AIScript has special handling for AI operations:

  • prompt for sending requests to AI models
  • Agent system for complex AI interactions
  • AI function compilation and execution

OpCode System

AIScript uses a bytecode instruction set defined in chunk.rs:

pub enum OpCode {
    Constant(u8),     // Load constant value
    Return,           // Return from function
    Add, Subtract,    // Arithmetic operations
    GetLocal(u8),     // Get local variable
    SetLocal(u8),     // Set local variable
    // ... many more instructions
}

Each instruction operates on the VM's stack and affects program execution flow.

How to Contribute

Now that you understand the architecture, here are some ways to contribute:

  1. Start Small: Look for issues labeled "good first issue" in our GitHub repository.

  2. Improve Error Messages: Clear error messages help users debug their code. The parser and VM error systems are good places to contribute improvements.

  3. Add Language Features: New syntax features typically require changes to the lexer, parser, code generator, and VM.

  4. Optimize Performance: Look for opportunities to improve bytecode generation or VM execution.

  5. Enhance Type System: Contribute to the type resolver to improve static analysis capabilities.

  6. Fix Bugs: Bug fixes are always valuable contributions.

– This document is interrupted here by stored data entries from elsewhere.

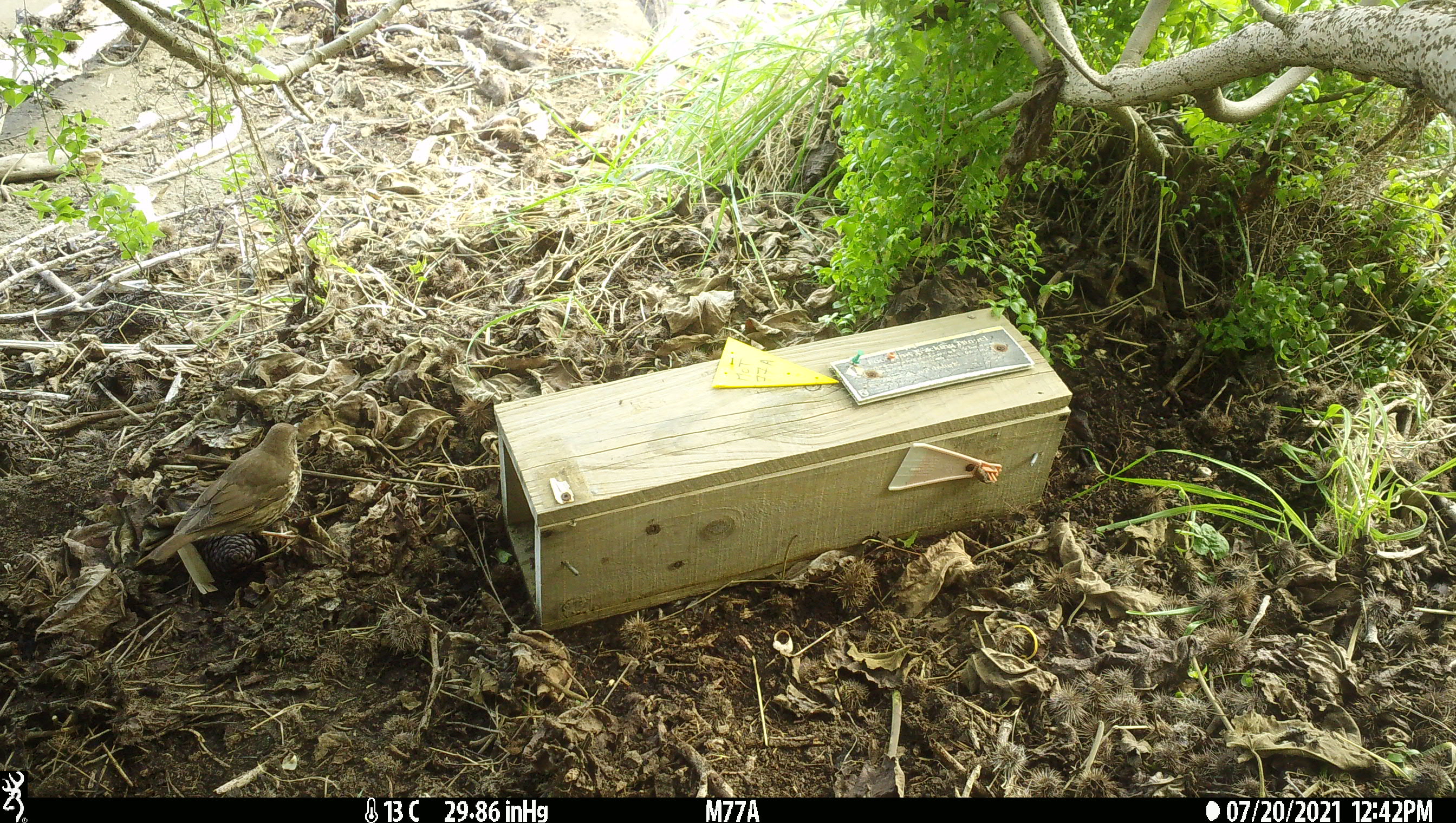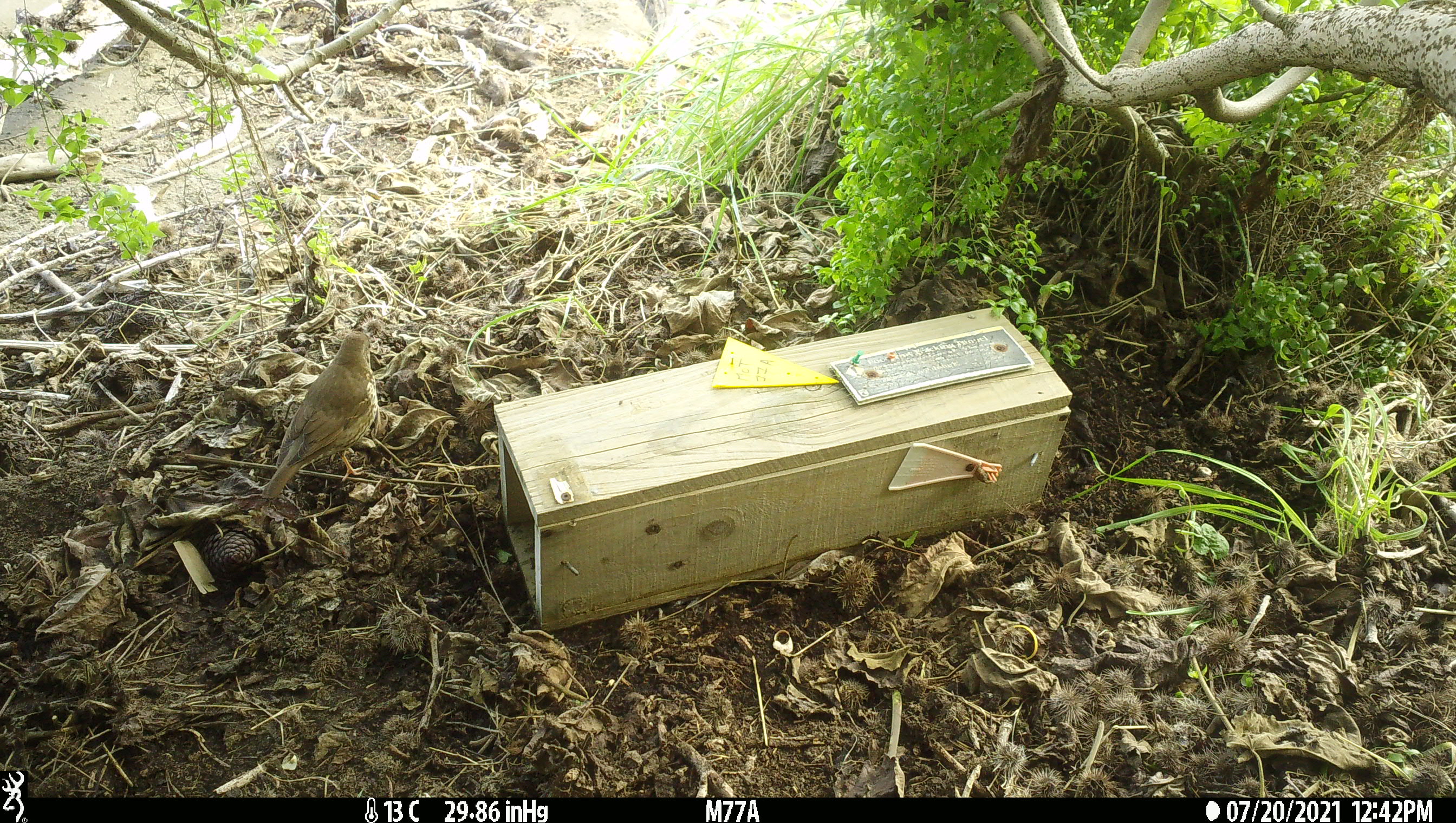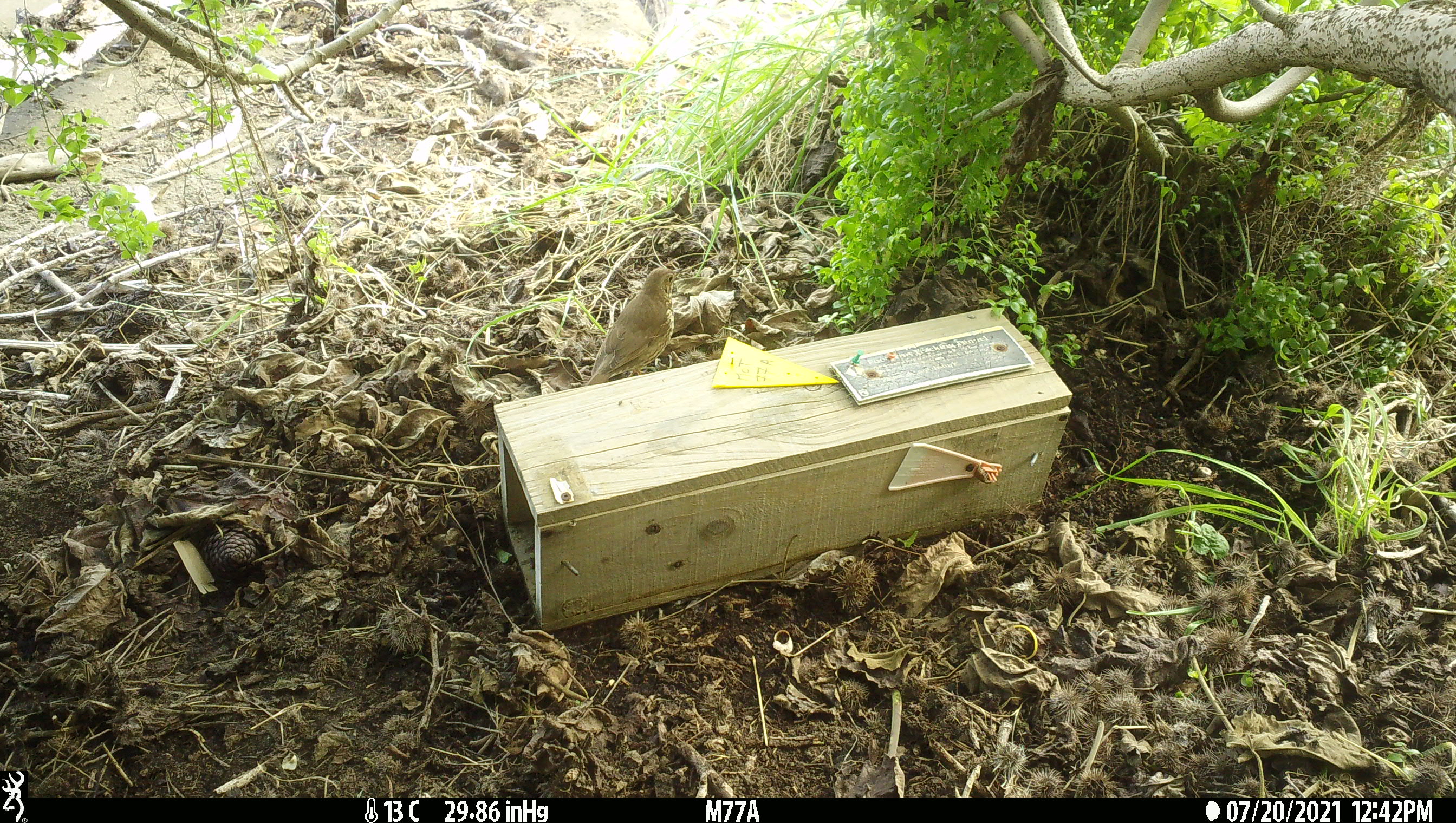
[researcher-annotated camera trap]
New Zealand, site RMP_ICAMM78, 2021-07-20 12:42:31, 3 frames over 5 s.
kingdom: Animalia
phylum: Chordata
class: Aves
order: Passeriformes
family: Turdidae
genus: Turdus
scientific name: Turdus philomelos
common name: song thrush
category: thrush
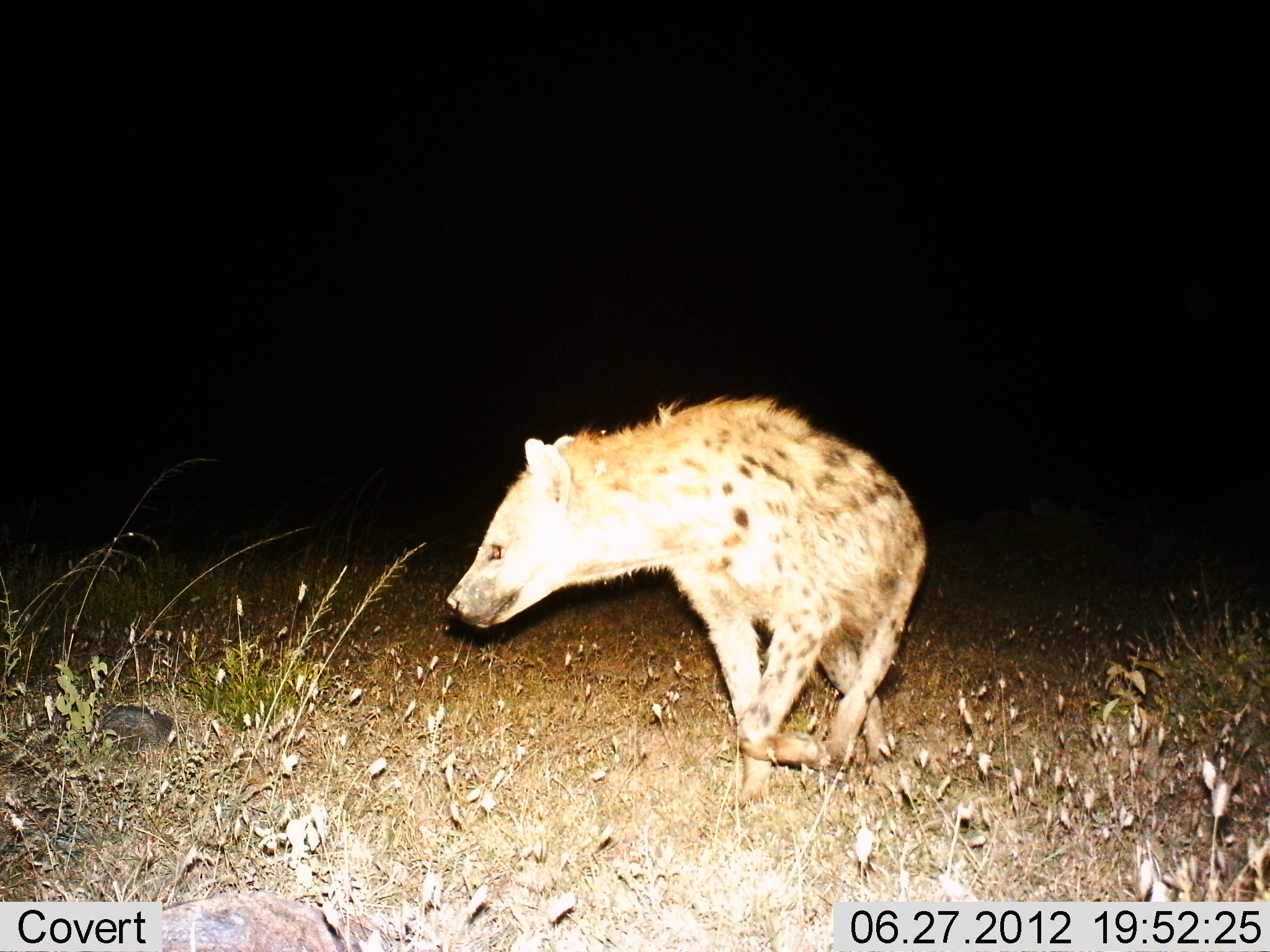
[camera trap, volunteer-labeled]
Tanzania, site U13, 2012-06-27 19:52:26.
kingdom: Animalia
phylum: Chordata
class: Mammalia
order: Carnivora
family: Hyaenidae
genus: Crocuta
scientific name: Crocuta crocuta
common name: spotted hyena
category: hyenaspotted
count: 1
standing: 27%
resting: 0%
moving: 82%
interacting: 0%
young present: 0%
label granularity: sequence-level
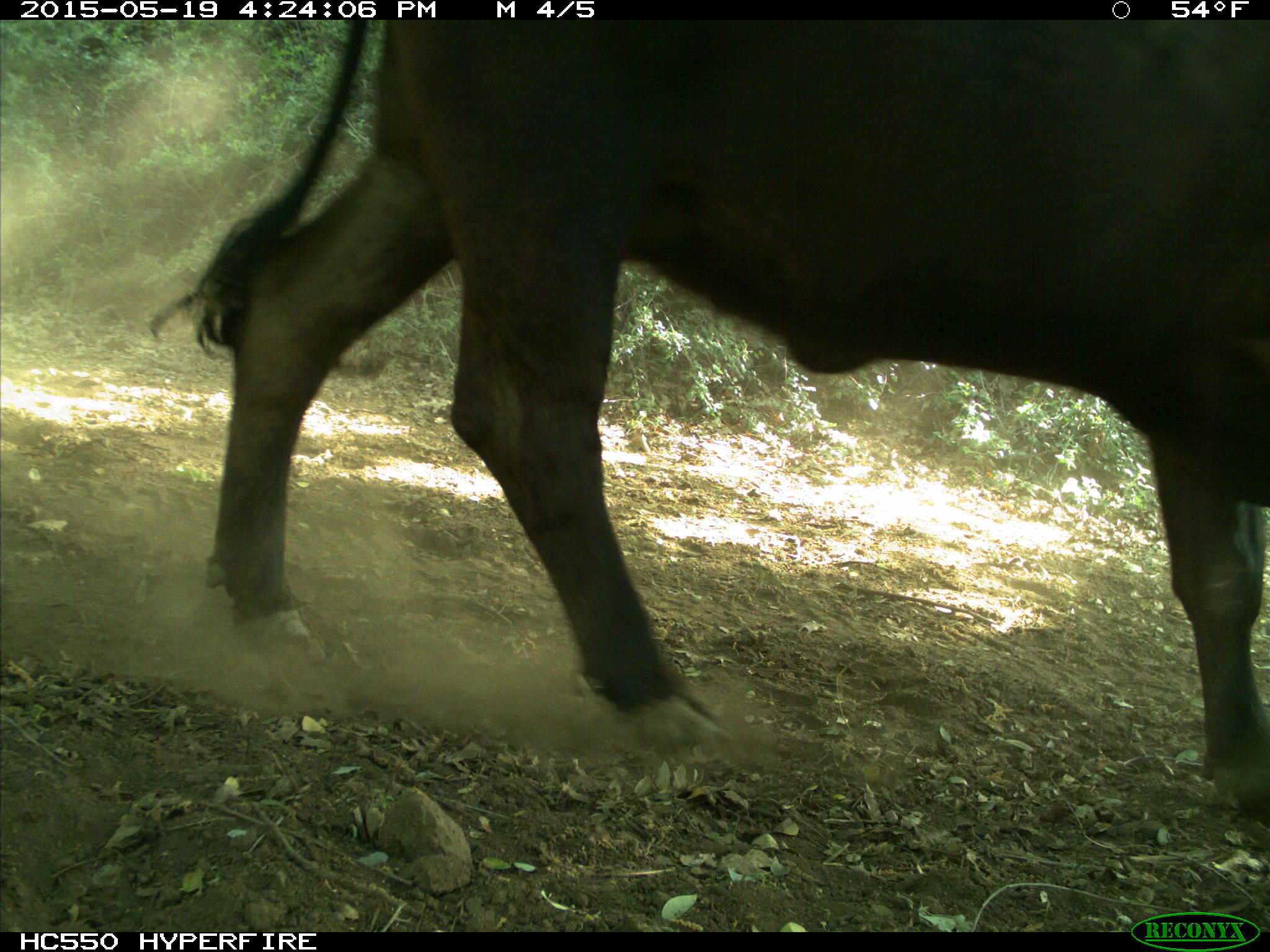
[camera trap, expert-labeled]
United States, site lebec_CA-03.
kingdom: Animalia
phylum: Chordata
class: Mammalia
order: Artiodactyla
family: Bovidae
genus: Bos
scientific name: Bos taurus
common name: domestic cow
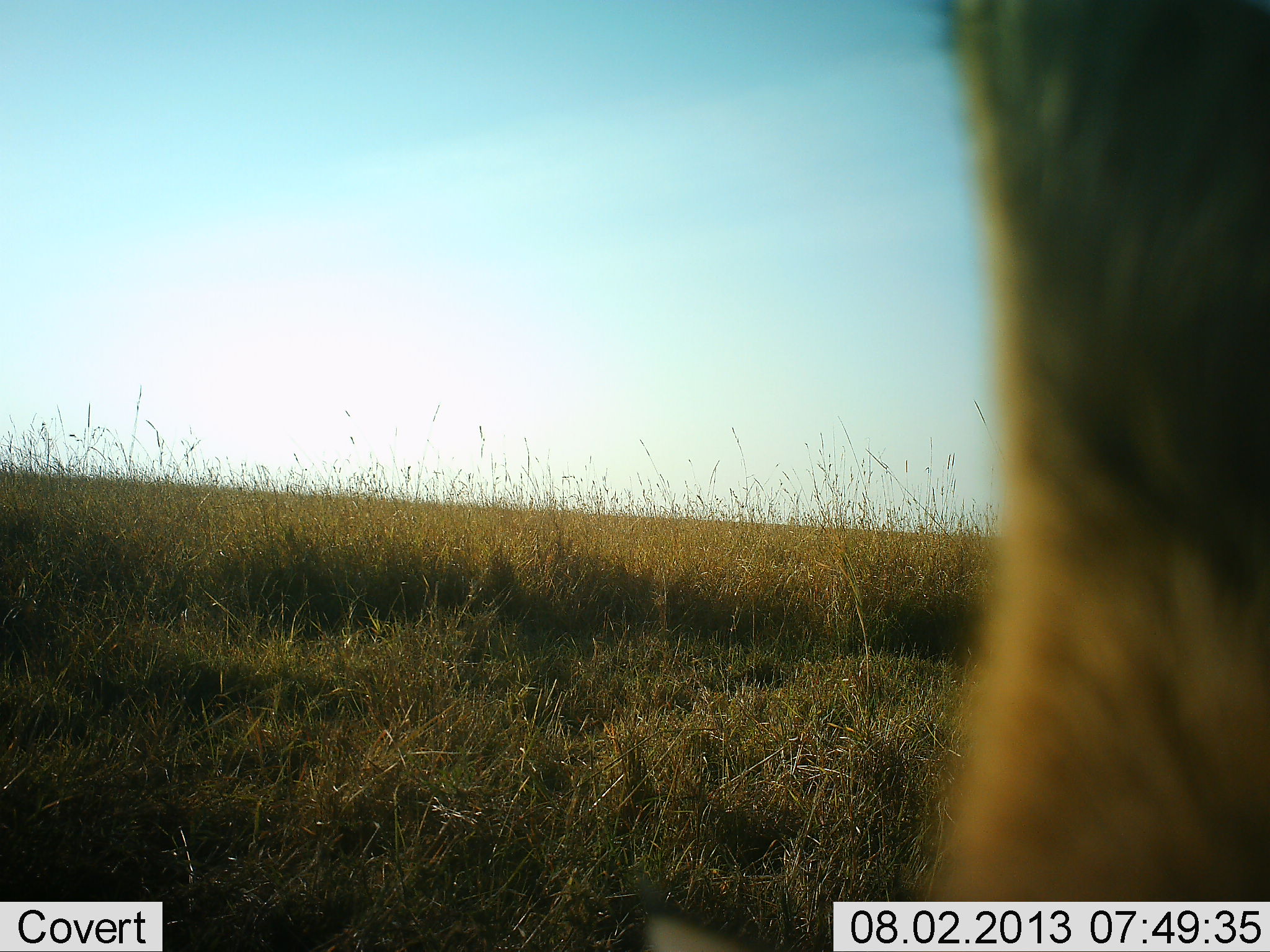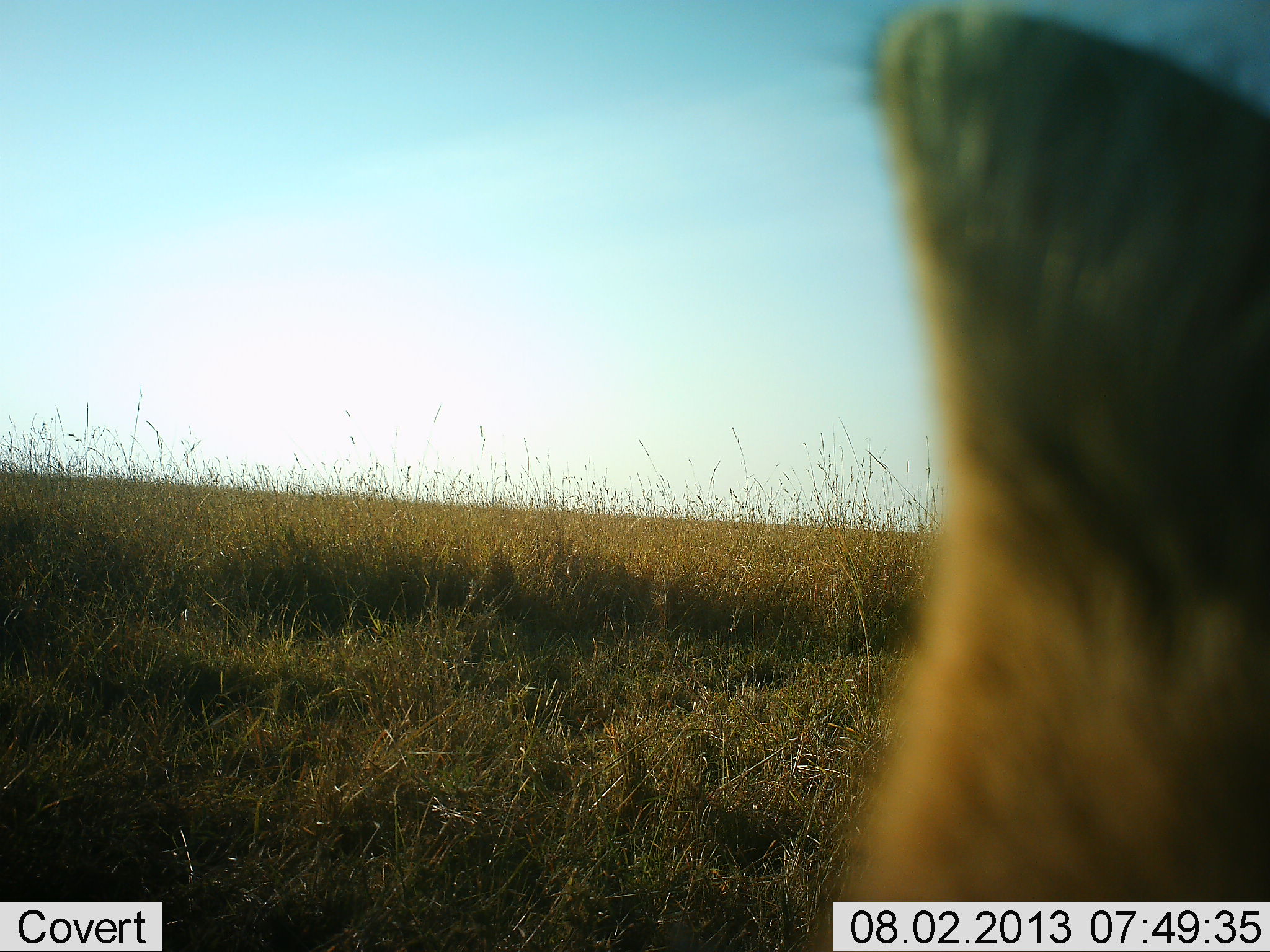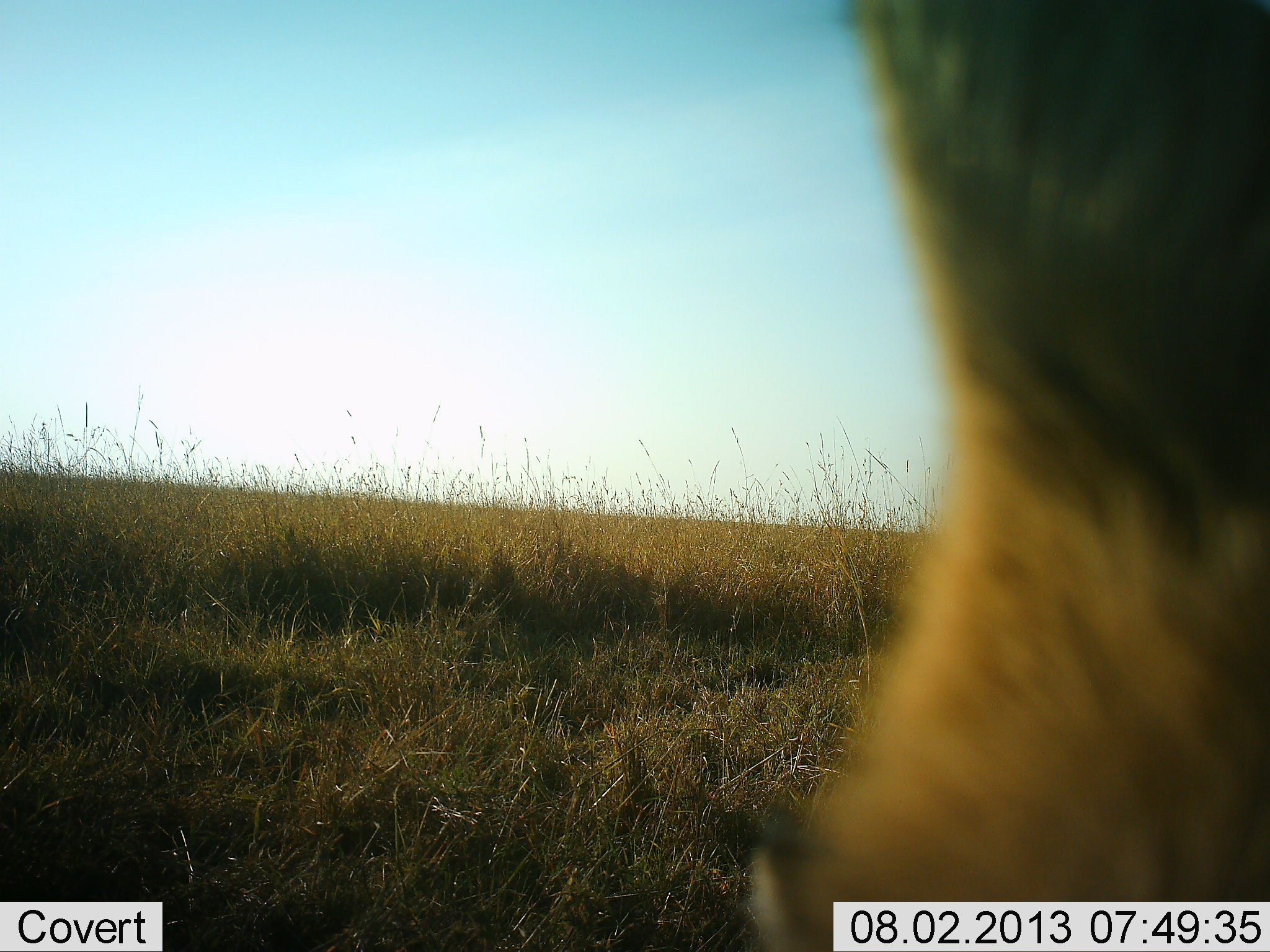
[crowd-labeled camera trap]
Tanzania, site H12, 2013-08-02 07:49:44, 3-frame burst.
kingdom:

Before making significant changes, please open a GitHub issue to discuss your approach with the community. This ensures your efforts align with the project's goals and direction.

Development Workflow

  1. Fork the repository on GitHub
  2. Create a feature branch
  3. Make your changes, following our code style
  4. Add tests for your changes
  5. Run the existing test suite to ensure nothing breaks
  6. Submit a pull request with a clear description of your changes

Code Organization Conventions

  • Each major component has its own module
  • Opt for composition over inheritance
  • Prefer immutable data where possible
  • Use descriptive naming
  • Document public APIs with comments
  • Follow Rust's naming conventions

The AIScript interpreter is designed to be modular and extensible, making it possible for contributors to work on different parts independently. We're excited to see what you'll build with us!